Summary:
- At least eight executives from Wynn moved to Fontainebleau.
- Wynn says the casino hired individuals with non-compete clauses.
- Several accusations have been made in the case between the two companies.
In late February, Wynn Las Vegas accused the Fontainebleau Las Vegas of hiring employees bound by a non-compete clause.
Fontainebleau vehemently denies this, stating that the former Wynn employees joined them voluntarily, driven by dissatisfaction with their previous employer. Fontainebleau has now filed a counterclaim against Wynn, trying to counteract the original filing by the casino operator.
Fontainebleau Fights Back
The Fontainebleau filing is filled with tension, as an email exchange between Fontainebleau CEO Jeff Soffer and Wynn CEO Craig Billings is included. Brimming with strong language, the email showcases the heated exchange as each CEO tries to assert their stance.
Wynn officials say that Fontainebleau’s counterclaim contains fictitious accusations, was designed to incite social media chatter, and does not give answers to the original claim. Basically, Wynn feels the claim is just for show and doesn’t dispute their original filing against the company for employee poaching.
Wynn maintains that its competitor sought Wynn employees and hired them in breach of employment contracts. The casino operator feels that Fontainebleau lacked the ability to retain talent, so it went after its employees. The company feels Fontainebleau’s behavior was unethical, and it is leaving the outcome up to the court system.
The Counterclaim
Fontainebleau says in its counterclaim that several executives stayed for a long period of time at Wynn during the construction of the Fontainebleau casino. The Wynn was able to reap the rewards of the stay, with over seven figures in revenues.

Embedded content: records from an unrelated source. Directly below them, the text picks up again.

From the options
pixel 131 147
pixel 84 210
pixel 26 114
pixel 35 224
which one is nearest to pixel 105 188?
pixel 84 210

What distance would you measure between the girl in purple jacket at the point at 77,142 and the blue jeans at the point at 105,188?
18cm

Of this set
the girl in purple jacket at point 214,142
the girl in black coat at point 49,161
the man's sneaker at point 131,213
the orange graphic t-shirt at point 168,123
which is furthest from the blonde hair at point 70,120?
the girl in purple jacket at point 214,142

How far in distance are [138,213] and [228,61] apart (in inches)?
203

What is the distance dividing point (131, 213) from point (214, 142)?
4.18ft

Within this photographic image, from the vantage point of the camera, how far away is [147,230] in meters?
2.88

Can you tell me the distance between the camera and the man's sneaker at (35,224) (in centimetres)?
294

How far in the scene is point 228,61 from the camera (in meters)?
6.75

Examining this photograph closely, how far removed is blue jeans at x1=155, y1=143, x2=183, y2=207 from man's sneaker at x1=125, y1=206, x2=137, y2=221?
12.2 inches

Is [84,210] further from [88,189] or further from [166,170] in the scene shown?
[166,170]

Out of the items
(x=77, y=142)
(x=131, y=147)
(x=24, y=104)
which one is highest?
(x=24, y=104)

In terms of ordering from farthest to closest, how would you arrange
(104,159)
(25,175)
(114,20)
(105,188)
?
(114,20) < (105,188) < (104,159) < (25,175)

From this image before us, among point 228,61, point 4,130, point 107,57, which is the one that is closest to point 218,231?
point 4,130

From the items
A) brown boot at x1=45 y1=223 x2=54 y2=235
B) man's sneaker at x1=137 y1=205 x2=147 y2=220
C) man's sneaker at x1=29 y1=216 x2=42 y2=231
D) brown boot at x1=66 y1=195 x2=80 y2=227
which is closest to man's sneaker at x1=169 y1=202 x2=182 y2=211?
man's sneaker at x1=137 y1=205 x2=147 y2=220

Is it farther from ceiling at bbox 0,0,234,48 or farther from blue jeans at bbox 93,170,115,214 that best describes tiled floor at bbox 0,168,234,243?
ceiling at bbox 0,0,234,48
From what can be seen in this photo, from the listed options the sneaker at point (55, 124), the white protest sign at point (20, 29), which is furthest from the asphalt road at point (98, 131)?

At the same time, Wynn executives became familiar with Fontainebleau’s leadership and were intrigued by the idea of moving to the casino, as it would be a brand-new resort. Several employees considered making a transition, and as more decided to leave, Wynn reportedly resorted to coercion to try and keep them on board.
The filing includes an email allegedly filled with profanity from Billings, the CEO of Wynn, to Fontainebleau CEO Soffer. The counterclaim says that Billings demonstrated a lack of dignity and judgment in his email regarding employees moving to Fontainebleau. Billings was said to have been on vacation when the email was sent.
Now, we will see the outcome as both companies head to court with their claims. More information is unknown about how the employees made the move, but with so many employees switching locations and possible non-compete clauses in place, it will certainly be an interesting time in Las Vegas as the two battle it out.
Who will win the battle, and will the outcome be fair? It will be interesting to see how this case plays out in the court system and which brand will come out on top.